From that time forward, at each fresh disaster which fell upon La Crêcherie, when men refused to follow Luc or impeded him in his endeavours to establish a community of work, justice, and peace, he invariably exclaimed: 'But they don't love! If they only loved, all would prove fruitful, all would grow and triumph in the sunlight.'

His work had reached the torturing all-deciding hour of regression, that hour when, in every forward march, there comes a struggle, a forced halt. One ceases to advance, one even recedes, the ground that has been gained seems to crumble away, and it appears even as if one would never reach one's goal. And this, too, is the hour when with firmness of mind and unconquerable faith in final victory heroes make themselves manifest.

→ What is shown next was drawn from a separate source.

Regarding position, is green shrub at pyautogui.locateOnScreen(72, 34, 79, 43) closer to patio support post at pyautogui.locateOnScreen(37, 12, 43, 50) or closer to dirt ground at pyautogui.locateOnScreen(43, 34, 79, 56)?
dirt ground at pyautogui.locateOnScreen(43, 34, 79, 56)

Luc strove to restrain Ragu when he found him desirous of withdrawing from the association and returning to the Abyss. But he was confronted by an evilly disposed ranter, one who felt happy in doing wrong, since defection on the part of the men might ruin the new works. Besides there was something deeper in Ragu's case, a form of nostalgia, a craving to return to slavish labour and black misery, all that horrid past which he carried with him in his blood. In the warm sunlight, amidst the gay cleanliness of his little home, girt round with verdure, he had ever regretted the narrow evil-smelling streets of Old Beauclair, the soiled hovels through which swept a pestilential atmosphere. Whenever he spent an hour in the large clear hall of the common-house, where alcohol was not allowed, he was haunted by the acrid smells of Caffiaux's tavern. Even the orderly manner in which the co-operative stores were now managed angered him, and prompted him to spend his money after his own fashion with the dealers of the Rue de Brias, whom he himself called thieves, but with whom he at least had the pleasure of quarrelling. And the more Luc insisted, pointing out how senseless was his departure, the more stubborn did Ragu become, full of the idea that if such efforts were made to retain him, it must be because his departure would deal the works a severe blow.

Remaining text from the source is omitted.